The solution path for the case of piecewise-constant signals
The solution path for the case of piecewise-constant signals
This function starts by overestimating the number of true change-points. After that, following a CUSUM-based approach, it sorts the estimated change-points in a way that the estimate, which is most-likely to be correct appears first, whereas the least likely to be correct, appears last. The routine is typically not called directly by the user; it is employed in pcm_ic. For more information, see References.
sol_path_pcm(x, thr_ic =0.9, points =3)
Arguments
x: A numeric vector containing the data in which you would like to find change-points.
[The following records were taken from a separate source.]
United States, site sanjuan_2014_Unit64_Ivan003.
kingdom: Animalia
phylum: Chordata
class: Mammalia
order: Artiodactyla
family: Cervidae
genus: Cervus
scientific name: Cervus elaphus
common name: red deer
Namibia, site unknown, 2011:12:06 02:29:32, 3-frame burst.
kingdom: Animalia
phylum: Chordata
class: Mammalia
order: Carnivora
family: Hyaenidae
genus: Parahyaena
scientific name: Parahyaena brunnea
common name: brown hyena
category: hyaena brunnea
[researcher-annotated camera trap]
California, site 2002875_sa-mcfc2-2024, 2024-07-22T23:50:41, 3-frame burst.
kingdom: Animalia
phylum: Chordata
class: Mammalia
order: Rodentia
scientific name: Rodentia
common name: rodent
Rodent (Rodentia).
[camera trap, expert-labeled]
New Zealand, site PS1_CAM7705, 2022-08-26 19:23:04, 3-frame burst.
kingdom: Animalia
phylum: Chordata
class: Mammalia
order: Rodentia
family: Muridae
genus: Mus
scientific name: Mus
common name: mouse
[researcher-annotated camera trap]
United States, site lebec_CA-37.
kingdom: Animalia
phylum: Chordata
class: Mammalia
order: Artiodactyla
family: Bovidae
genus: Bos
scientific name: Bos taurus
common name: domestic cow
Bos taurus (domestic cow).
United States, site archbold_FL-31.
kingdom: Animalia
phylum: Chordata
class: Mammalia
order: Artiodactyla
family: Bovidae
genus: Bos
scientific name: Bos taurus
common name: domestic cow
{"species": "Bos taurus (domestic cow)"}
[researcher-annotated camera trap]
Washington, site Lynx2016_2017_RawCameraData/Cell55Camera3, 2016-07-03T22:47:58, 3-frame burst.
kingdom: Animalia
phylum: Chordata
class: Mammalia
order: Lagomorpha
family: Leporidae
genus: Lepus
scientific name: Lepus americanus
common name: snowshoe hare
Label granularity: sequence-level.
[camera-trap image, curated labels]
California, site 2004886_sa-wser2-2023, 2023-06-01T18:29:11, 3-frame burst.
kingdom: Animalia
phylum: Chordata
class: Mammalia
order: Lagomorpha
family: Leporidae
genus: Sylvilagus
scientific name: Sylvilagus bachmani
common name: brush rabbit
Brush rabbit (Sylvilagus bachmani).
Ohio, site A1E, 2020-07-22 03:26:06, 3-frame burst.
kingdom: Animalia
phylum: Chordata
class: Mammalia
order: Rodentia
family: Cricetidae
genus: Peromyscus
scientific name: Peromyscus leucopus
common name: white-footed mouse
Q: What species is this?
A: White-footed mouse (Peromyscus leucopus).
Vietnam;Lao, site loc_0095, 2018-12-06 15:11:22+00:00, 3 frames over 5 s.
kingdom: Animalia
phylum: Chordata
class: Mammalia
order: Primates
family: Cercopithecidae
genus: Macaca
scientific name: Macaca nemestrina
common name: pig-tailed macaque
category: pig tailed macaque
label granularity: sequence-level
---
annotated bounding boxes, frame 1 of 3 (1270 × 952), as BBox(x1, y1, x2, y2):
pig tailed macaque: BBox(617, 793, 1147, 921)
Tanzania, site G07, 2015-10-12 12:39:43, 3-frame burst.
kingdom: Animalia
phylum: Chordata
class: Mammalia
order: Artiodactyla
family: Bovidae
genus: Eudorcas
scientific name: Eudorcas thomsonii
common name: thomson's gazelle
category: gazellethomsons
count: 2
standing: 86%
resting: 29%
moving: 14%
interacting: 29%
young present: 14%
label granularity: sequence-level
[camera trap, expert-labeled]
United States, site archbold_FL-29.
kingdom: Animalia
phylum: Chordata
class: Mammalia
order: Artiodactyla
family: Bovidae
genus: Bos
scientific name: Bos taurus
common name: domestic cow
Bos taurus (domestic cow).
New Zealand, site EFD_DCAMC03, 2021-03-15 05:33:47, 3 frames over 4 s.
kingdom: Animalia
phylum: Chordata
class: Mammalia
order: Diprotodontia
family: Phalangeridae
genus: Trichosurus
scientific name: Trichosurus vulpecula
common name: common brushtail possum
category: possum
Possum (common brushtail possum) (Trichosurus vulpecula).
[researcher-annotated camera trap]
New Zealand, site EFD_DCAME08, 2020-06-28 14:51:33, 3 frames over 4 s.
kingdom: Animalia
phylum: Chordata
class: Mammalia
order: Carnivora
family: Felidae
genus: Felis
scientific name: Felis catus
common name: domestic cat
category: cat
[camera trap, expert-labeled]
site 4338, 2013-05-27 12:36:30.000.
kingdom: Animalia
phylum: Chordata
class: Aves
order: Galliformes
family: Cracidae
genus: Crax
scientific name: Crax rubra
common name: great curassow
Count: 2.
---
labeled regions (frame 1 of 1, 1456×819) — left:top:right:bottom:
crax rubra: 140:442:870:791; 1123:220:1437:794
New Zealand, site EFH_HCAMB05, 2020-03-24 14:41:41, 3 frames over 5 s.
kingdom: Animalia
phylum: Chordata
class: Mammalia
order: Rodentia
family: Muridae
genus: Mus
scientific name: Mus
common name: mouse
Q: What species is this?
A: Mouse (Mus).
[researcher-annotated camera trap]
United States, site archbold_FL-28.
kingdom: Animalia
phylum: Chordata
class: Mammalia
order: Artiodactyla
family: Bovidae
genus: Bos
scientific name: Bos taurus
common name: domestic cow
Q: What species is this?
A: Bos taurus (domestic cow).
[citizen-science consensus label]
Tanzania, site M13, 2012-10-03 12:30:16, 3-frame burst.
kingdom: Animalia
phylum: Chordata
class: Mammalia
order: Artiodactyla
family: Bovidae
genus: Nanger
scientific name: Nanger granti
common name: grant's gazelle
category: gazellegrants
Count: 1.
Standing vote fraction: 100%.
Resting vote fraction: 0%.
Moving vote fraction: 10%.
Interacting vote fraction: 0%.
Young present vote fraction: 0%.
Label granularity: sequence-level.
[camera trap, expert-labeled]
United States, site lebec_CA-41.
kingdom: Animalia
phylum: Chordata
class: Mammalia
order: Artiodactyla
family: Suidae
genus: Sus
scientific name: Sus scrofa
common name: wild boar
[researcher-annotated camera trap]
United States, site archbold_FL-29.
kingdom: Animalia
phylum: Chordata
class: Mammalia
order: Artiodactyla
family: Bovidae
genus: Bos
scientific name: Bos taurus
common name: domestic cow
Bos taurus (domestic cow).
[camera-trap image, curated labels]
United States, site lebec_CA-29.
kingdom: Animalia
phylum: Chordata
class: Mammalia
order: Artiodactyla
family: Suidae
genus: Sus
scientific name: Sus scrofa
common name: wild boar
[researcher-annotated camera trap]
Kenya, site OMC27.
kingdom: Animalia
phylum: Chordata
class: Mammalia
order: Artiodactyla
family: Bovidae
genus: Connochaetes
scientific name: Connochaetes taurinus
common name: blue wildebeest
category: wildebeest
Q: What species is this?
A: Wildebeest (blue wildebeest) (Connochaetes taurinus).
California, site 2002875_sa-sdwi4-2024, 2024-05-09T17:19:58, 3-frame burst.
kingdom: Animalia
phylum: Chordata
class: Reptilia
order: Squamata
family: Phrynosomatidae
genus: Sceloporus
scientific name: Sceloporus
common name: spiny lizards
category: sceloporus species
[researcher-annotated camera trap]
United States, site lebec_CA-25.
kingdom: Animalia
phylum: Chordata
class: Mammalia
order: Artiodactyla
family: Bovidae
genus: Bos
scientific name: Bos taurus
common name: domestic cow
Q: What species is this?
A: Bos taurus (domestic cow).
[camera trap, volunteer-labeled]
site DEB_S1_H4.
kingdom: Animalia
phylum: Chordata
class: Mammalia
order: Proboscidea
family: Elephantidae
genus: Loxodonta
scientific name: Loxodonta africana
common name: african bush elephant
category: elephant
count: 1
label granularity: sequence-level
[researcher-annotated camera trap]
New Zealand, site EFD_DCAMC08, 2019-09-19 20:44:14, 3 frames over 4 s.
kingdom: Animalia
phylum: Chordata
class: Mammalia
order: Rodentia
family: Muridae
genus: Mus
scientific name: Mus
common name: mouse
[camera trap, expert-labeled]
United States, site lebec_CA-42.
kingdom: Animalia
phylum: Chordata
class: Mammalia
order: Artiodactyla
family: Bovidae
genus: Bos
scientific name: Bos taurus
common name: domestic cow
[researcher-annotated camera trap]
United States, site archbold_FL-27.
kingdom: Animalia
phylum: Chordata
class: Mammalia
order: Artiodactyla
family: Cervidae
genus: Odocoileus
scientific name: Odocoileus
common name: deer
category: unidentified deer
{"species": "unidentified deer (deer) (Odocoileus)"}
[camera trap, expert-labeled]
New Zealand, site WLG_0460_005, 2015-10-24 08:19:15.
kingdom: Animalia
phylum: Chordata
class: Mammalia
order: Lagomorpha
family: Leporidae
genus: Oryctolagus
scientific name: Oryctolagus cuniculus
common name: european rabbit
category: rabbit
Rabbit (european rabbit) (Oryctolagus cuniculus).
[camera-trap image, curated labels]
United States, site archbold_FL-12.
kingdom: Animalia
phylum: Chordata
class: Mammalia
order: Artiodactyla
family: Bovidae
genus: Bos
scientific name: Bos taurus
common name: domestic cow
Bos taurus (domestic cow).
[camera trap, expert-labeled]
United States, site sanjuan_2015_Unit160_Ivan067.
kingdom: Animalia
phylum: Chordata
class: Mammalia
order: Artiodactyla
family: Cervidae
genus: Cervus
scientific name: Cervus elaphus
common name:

thr_ic: A positive real number with default value equal to 0.9. It is used to define the threshold. The change-points are estimated by thresholding with threshold equal to sigma * thr_ic * sqrt(2 * log(T)), where T is the length of the data sequence x and sigma = mad(diff(x)/sqrt(2)). Because we would like to overestimate the number of true change-points in x, it is suggested to keep thr_ic smaller than 1, which is the default value used as the threshold constant in the function pcm_th.
points: A positive integer with default value equal to 3. It defines the distance between two consecutive end- or start-points of the right- or left-expanding intervals, respectively.
Returns
The solution path for the case of piecewise-constant signals.